Yesterday I had a violent interaction with some random men that left me frightened and dealing with a physcial PTSD response. I reached out to a counsellor and took the day off to recuperate, and foolishly reached out to my recent ex. He is one of those guys who calls himself feminist and speaks to his allyship and desire to unlearn sexism. I keep falling for it over and over…
On the phone he was supportive and agreed they were violent sexist men…. I felt safe inviting him over after he was done work. Later he texted and it was clear that stopping by my place had become simply a chore in his mind. I told him to please not come and that I don’t want angry/defensive energy in my home (that was one of the big issues in the relationship, his anger). I knew at this time I had made a mistake to contact him. He responded angrily, dimissing my concerns as passive aggressive (he always uses that term when he doesn’t like what a woman is saying) and dropping any pretense of care for me. He told me he was blocking my number because I trigger him, and that he is “working on his shit” and doesn’t need to be called on it.

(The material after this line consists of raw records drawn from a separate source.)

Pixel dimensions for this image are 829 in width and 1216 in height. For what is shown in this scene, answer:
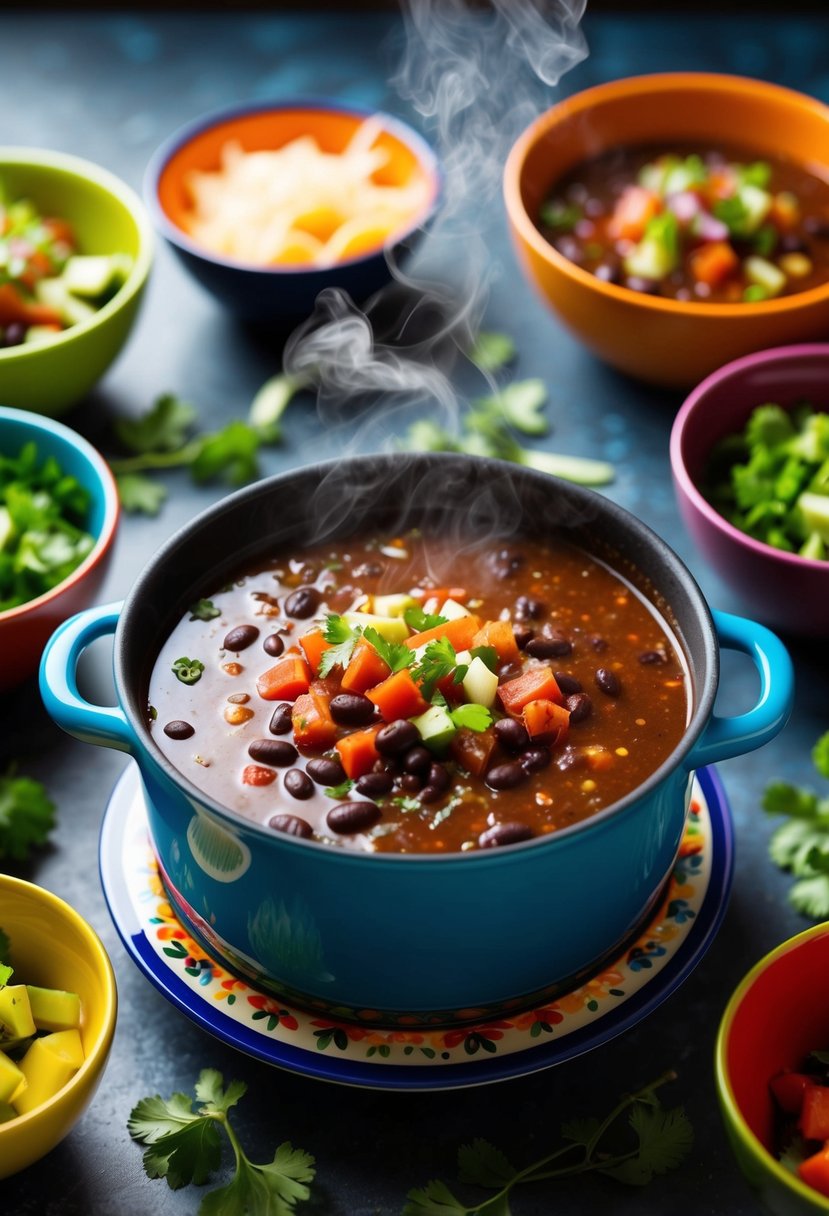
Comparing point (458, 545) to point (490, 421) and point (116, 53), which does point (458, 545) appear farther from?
point (116, 53)

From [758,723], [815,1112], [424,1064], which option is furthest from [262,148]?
[815,1112]

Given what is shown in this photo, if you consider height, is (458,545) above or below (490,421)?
above

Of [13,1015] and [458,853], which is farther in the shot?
[13,1015]

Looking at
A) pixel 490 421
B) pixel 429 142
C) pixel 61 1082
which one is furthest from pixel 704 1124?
pixel 429 142

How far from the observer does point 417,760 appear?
2.42 metres

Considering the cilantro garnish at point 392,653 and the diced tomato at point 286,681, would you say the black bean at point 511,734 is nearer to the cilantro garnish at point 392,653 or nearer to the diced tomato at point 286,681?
the cilantro garnish at point 392,653

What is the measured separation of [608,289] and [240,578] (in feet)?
4.51

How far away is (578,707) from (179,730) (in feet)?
2.38

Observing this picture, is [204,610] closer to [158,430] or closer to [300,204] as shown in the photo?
[158,430]

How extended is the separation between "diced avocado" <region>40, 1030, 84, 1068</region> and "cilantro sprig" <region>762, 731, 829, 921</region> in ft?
4.26

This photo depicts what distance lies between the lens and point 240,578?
2906mm

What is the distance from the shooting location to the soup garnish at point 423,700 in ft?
7.93

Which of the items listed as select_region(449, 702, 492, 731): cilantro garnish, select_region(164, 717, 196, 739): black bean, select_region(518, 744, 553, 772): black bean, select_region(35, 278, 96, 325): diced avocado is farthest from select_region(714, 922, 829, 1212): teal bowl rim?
select_region(35, 278, 96, 325): diced avocado

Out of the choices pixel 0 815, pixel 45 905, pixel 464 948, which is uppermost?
pixel 464 948
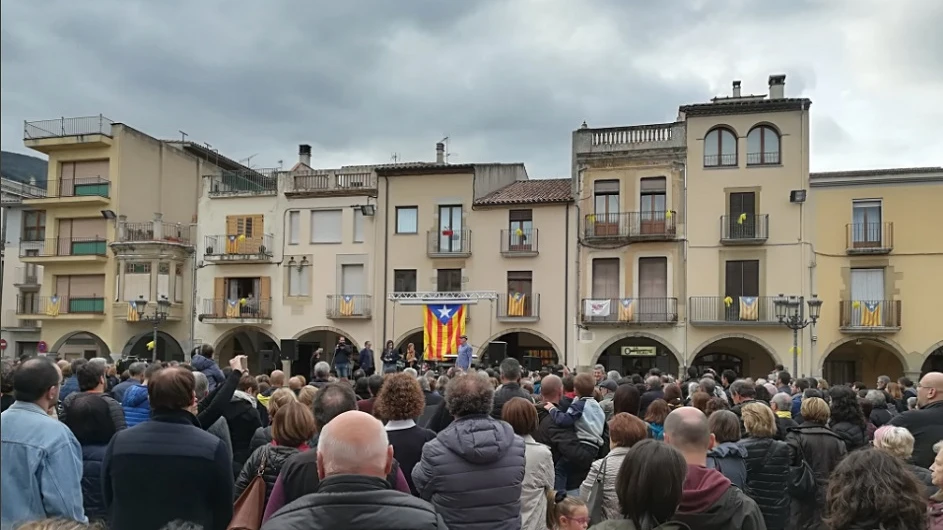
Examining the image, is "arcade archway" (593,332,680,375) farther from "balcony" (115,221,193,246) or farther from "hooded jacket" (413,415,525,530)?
"hooded jacket" (413,415,525,530)

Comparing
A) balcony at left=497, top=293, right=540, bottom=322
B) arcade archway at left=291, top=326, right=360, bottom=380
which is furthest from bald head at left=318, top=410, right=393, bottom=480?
arcade archway at left=291, top=326, right=360, bottom=380

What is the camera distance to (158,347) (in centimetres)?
3556

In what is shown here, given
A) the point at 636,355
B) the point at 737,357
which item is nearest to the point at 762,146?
Result: the point at 737,357

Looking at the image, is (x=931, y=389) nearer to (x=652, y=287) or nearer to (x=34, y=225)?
(x=652, y=287)

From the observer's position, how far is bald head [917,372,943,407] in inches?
256

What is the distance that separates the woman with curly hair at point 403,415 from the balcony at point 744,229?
23837 mm

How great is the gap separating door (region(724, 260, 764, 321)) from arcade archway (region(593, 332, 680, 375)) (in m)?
2.73

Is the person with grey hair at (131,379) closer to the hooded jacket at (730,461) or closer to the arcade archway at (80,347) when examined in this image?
the hooded jacket at (730,461)

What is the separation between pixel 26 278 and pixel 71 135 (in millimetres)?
7895

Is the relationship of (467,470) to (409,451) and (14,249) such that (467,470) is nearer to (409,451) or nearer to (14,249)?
(409,451)

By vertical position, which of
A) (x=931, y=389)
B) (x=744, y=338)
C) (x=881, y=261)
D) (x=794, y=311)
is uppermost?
(x=881, y=261)

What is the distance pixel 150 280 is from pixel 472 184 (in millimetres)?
14565

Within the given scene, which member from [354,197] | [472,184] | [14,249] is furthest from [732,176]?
[14,249]

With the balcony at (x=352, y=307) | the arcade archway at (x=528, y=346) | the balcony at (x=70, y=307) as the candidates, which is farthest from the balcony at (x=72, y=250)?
the arcade archway at (x=528, y=346)
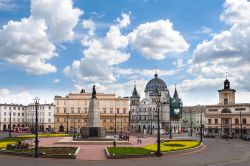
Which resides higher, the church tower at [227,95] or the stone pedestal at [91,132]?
the church tower at [227,95]

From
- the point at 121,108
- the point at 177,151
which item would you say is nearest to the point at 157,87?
the point at 121,108

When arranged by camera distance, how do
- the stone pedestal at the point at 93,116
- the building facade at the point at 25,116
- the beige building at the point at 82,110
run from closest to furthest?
the stone pedestal at the point at 93,116, the beige building at the point at 82,110, the building facade at the point at 25,116

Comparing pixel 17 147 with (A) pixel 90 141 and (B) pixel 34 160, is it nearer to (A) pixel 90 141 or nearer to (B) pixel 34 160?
(B) pixel 34 160

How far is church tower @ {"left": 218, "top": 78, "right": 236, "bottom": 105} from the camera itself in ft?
380

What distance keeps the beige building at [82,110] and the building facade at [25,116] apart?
1209cm

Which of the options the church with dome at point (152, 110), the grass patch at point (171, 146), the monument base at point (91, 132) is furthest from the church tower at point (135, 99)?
the grass patch at point (171, 146)

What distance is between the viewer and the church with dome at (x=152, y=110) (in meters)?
146

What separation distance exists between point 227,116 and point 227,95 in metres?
7.16

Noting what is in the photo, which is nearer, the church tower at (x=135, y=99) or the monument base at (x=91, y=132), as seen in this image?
the monument base at (x=91, y=132)

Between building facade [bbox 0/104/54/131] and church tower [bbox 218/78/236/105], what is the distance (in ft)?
221

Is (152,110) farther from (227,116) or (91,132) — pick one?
(91,132)

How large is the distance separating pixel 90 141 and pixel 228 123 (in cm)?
6853

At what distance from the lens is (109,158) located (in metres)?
38.0

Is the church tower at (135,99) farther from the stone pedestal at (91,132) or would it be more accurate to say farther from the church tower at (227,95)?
the stone pedestal at (91,132)
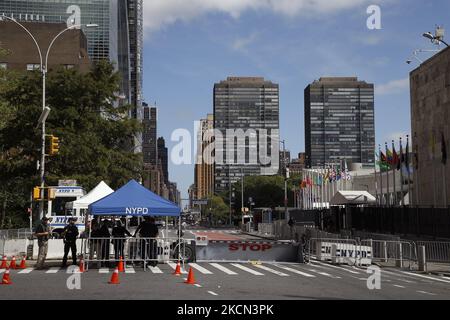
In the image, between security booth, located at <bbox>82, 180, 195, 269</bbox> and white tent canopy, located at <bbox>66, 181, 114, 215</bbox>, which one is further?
white tent canopy, located at <bbox>66, 181, 114, 215</bbox>

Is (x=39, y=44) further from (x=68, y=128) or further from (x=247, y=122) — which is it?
(x=68, y=128)

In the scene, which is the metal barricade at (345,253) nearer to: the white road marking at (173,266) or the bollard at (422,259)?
the bollard at (422,259)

I’m such a fool for trusting this man. He just repeated the immature mysogynistic behaviour I see every goddamn day in the rural backwards horrible place I live. For my work I’ve been reading about how people who profess to be anti-sexist and anti-racist are often the worst offenders, using their supposed allyship as a way to justify their horrible behaviour. I think that is what I see in this man. I just wish more than anything I hadn’t texted him because it prevented me from calming down properly.